China’s Belt and Road Initiative has caused dozens of lower- and middle-income countries to accumulate $385 billion in “hidden debts” to Beijing, a new study has claimed.
AidData, an international development research lab based at Virginia’s College of William & Mary, analyzed 13,427 Chinese development projects worth a combined $843 billion across 165 countries, over an 18-year period to the end of 2017.
China has provided record amounts of financing to developing countries over the past two decades, supporting both public and private sector projects. The Belt and Road Initiative is President Xi Jinping’s flagship foreign policy initiative; launched in 2013 to invest in almost 70 countries and international organizations, it has propelled China to global dominance in international development finance.
The U.S. is planning to develop a similar scheme in South America, and the EU announced in September that it is launching a worldwide “Global Gateway” program, as both regions look to challenge China’s massive financial and geopolitical influence in the developing world.
China currently spends at least twice as much on international development finance as the U.S. and other major economic powers, according to the AidData report— around $85 billion a year.
However, this is often in the form of debt rather than aid, and this imbalance has accelerated in recent years. Since the introduction of the Belt and Road, China has issued 31 loans for every 1 grant, the report found.

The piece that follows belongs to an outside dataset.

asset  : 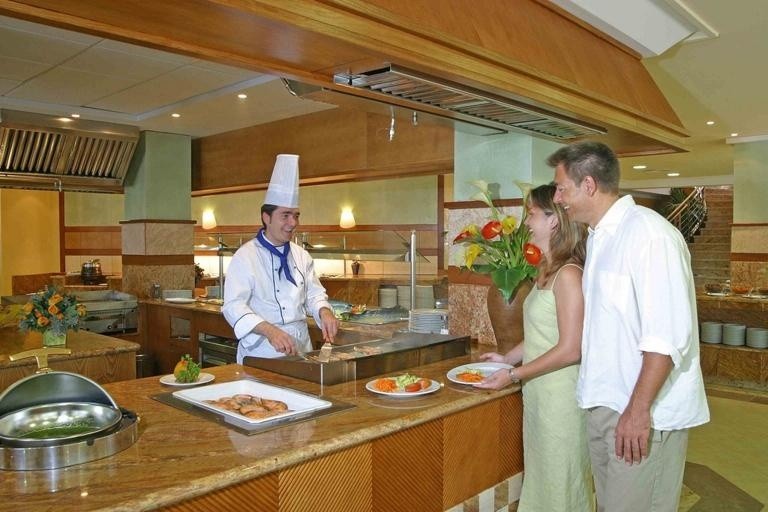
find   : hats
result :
[264,154,300,209]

China has long denied pushing developing nations into so-called debt traps, which could pave the way for Beijing to seize assets as collateral for unpaid debt obligations.
However, concerns have been aired since the Belt and Road’s (BRI) inception about the possibility that lending could be higher than officially reported in many lower- and middle-income countries. AidData collectively estimates that underreported debts are worth around $385 billion.
CNBC has contacted the Chinese embassies in London and Washington for comment on AidData’s report.
“During the pre-BRI era, the majority of China’s overseas lending was directed to sovereign borrowers (i.e., central government institutions),” the researchers said.
“However, a major transition has since taken place: nearly 70% of China’s overseas lending is now directed to state-owned companies, state-owned banks, special purpose vehicles, joint ventures, and private sector institutions.”
These debts often do not show up on countries’ government balance sheets, but many are guaranteed by their governments, blurring the lines between private and public debt and creating fiscal challenges for countries. These guarantees can be explicit, or implicit — in that public or political pressure could force the government to bail out a company in financial distress.
Researchers found that these nations’ debt obligations to China are significantly larger than international research institutions, credit ratings agencies or intergovernmental organizations estimate. The report claims that 42 countries now have public debt exposure to China that exceeds 10% of their GDP.
“These debts are systematically underreported to the World Bank’s Debtor Reporting System (DRS) because, in many cases, central government institutions in LMICs [lower- and middle-income countries] are not the primary borrowers responsible for repayment,” the report said.
“We estimate that the average government is underreporting its actual and potential repayment obligations to China by an amount that is equivalent to 5.8% of its GDP.”
This would collectively amount to approximately $385 billion, and AidData suggested that managing these hidden debts has become a “major challenge” for many affected countries.
“The ‘hidden debt’ problem is less about governments knowing that they will need to service undisclosed debts (with known monetary values) to China than it is about governments not knowing the monetary value of debts to China that they may or may not have to service in the future,” researchers added.